SOURCE EXCERPT
=-=-=
Moderna Tider is the second studio album by the Swedish pop group Gyllene Tider, released on 10 March 1981. 130,000 copies were ordered before the album's release. The album peaked at number one on the Swedish Albums Chart and number two on the Norwegian albums chart.

Track listing
All lyrics and music written by Per Gessle except where noted.
 "Vänta på mej!" (2.51) 
 "Tuff tuff tuff (som ett lokomotiv)" (3.07) 
 "På jakt efter liv" (3.22) 
 "När vi två blir en" (3.08) 
 "Det hjärta som brinner" (2.59) 
 "Du spelar svår att nå" (2.48) 
 "Kom intill mej" (3.07) (Music: Per Gessle and Mats Persson)
 "(Kom så ska vi) leva livet" (3.33) (Music: Gessle and Persson)
 "Min tjej och jag" (3.22)
=-=-=
OBJECTIVES
(A) How would you render the sentence "130,000 copies were ordered before the album's release." from the album article in Spanish?
(B) Could you edit the stretch of the album article from "Track listing" through "and Mats Persson)", putting "words" in place of "lyrics"?
(C) Can you pick up the article on the Moderna Tider album and carry it on past its final line?

[Items from a dataset]
=-=-=
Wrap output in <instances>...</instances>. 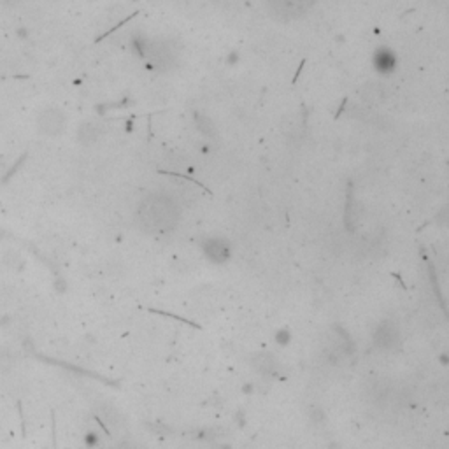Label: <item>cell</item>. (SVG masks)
I'll return each instance as SVG.
<instances>
[{"instance_id":"1","label":"cell","mask_w":449,"mask_h":449,"mask_svg":"<svg viewBox=\"0 0 449 449\" xmlns=\"http://www.w3.org/2000/svg\"><path fill=\"white\" fill-rule=\"evenodd\" d=\"M275 6V9L284 14H300L302 11H306L307 0H270Z\"/></svg>"}]
</instances>
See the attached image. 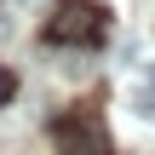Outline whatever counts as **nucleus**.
<instances>
[{"label": "nucleus", "instance_id": "obj_2", "mask_svg": "<svg viewBox=\"0 0 155 155\" xmlns=\"http://www.w3.org/2000/svg\"><path fill=\"white\" fill-rule=\"evenodd\" d=\"M12 98H17V75L0 63V104H12Z\"/></svg>", "mask_w": 155, "mask_h": 155}, {"label": "nucleus", "instance_id": "obj_3", "mask_svg": "<svg viewBox=\"0 0 155 155\" xmlns=\"http://www.w3.org/2000/svg\"><path fill=\"white\" fill-rule=\"evenodd\" d=\"M138 115H144V121H155V86H144V92H138Z\"/></svg>", "mask_w": 155, "mask_h": 155}, {"label": "nucleus", "instance_id": "obj_5", "mask_svg": "<svg viewBox=\"0 0 155 155\" xmlns=\"http://www.w3.org/2000/svg\"><path fill=\"white\" fill-rule=\"evenodd\" d=\"M150 86H155V75H150Z\"/></svg>", "mask_w": 155, "mask_h": 155}, {"label": "nucleus", "instance_id": "obj_1", "mask_svg": "<svg viewBox=\"0 0 155 155\" xmlns=\"http://www.w3.org/2000/svg\"><path fill=\"white\" fill-rule=\"evenodd\" d=\"M104 29H109V12L98 0H63L46 17V40L52 46H92V40H104Z\"/></svg>", "mask_w": 155, "mask_h": 155}, {"label": "nucleus", "instance_id": "obj_4", "mask_svg": "<svg viewBox=\"0 0 155 155\" xmlns=\"http://www.w3.org/2000/svg\"><path fill=\"white\" fill-rule=\"evenodd\" d=\"M86 155H109V150H86Z\"/></svg>", "mask_w": 155, "mask_h": 155}]
</instances>
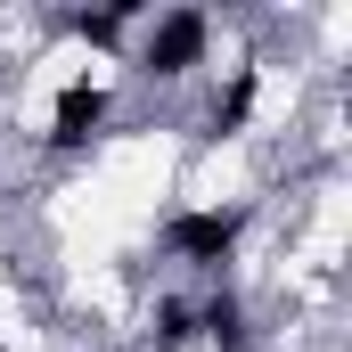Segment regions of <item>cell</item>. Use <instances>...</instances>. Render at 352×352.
Wrapping results in <instances>:
<instances>
[{"instance_id": "1", "label": "cell", "mask_w": 352, "mask_h": 352, "mask_svg": "<svg viewBox=\"0 0 352 352\" xmlns=\"http://www.w3.org/2000/svg\"><path fill=\"white\" fill-rule=\"evenodd\" d=\"M246 230H254V205H180V213H164L156 246H164L180 270H197V278H230Z\"/></svg>"}, {"instance_id": "2", "label": "cell", "mask_w": 352, "mask_h": 352, "mask_svg": "<svg viewBox=\"0 0 352 352\" xmlns=\"http://www.w3.org/2000/svg\"><path fill=\"white\" fill-rule=\"evenodd\" d=\"M205 58H213V16H205V8H156L148 33H140V50H131V66H140L148 82H180V74H197Z\"/></svg>"}, {"instance_id": "3", "label": "cell", "mask_w": 352, "mask_h": 352, "mask_svg": "<svg viewBox=\"0 0 352 352\" xmlns=\"http://www.w3.org/2000/svg\"><path fill=\"white\" fill-rule=\"evenodd\" d=\"M107 123H115V90L90 82V74H74V82L50 98V131H41V148H50V156H82V148L107 140Z\"/></svg>"}, {"instance_id": "4", "label": "cell", "mask_w": 352, "mask_h": 352, "mask_svg": "<svg viewBox=\"0 0 352 352\" xmlns=\"http://www.w3.org/2000/svg\"><path fill=\"white\" fill-rule=\"evenodd\" d=\"M197 344H213V352H254V311H246V295H238L230 278H213V287L197 295Z\"/></svg>"}, {"instance_id": "5", "label": "cell", "mask_w": 352, "mask_h": 352, "mask_svg": "<svg viewBox=\"0 0 352 352\" xmlns=\"http://www.w3.org/2000/svg\"><path fill=\"white\" fill-rule=\"evenodd\" d=\"M254 107H263V66H230L221 90L205 98V140H238L254 123Z\"/></svg>"}, {"instance_id": "6", "label": "cell", "mask_w": 352, "mask_h": 352, "mask_svg": "<svg viewBox=\"0 0 352 352\" xmlns=\"http://www.w3.org/2000/svg\"><path fill=\"white\" fill-rule=\"evenodd\" d=\"M131 25H148V0H107V8H58V33H74L90 50H123Z\"/></svg>"}, {"instance_id": "7", "label": "cell", "mask_w": 352, "mask_h": 352, "mask_svg": "<svg viewBox=\"0 0 352 352\" xmlns=\"http://www.w3.org/2000/svg\"><path fill=\"white\" fill-rule=\"evenodd\" d=\"M148 344H156V352H188V344H197V295H164V303H156Z\"/></svg>"}]
</instances>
=-=-=
ANSWERS PROVIDED
(A) Se encargaron 130.000 copias antes del lanzamiento del álbum.

(B)
Track listing
All words and music written by Per Gessle except where noted.
 "Vänta på mej!" (2.51) 
 "Tuff tuff tuff (som ett lokomotiv)" (3.07) 
 "På jakt efter liv" (3.22) 
 "När vi två blir en" (3.08) 
 "Det hjärta som brinner" (2.59) 
 "Du spelar svår att nå" (2.48) 
 "Kom intill mej" (3.07) (Music: Per Gessle and Mats Persson)

(C)
 "Povel Ramel, Paul McCartney & jag" (3.10) (Music: Gessle and Persson)
 "Chrissie, hur mår du?" (3.28) (Music: Gessle and Persson)
 "Kärleken är inte blind (men ganska närsynt)" (3.51) (Music: Gessle and Persson)
 "När alla vännerna gått hem" (4.15)

Swing & Sweet
The 150 000 first examples of the LP contained a bonus EP named Swing & Sweet. It contained four Swedish language covers of international well-known pop songs:
 "Gyllene Tider för Rock 'n' Roll" (originally "Golden Age of Rock'n'Roll" by Mott the Hoople)
 "Vill ha ett svar" (originally "I Need To Know" by Tom Petty)
 "Och jorden den är rund" (originally "And Your Bird Can Sing" by The Beatles)
 "Ge mig inte det där" (originally "Girl Don't Tell Me" by The Beach Boys)

Singles
 "När vi två blir en", with "Kärleken är inte blind (men ganska närsynt)" as the B-side. "När vi två blir en" was also released as a promotional single with lyrics in English, named "Beating Heart" and had "Play with Fire", an English-language version of the song "Leka med elden", as the B-side.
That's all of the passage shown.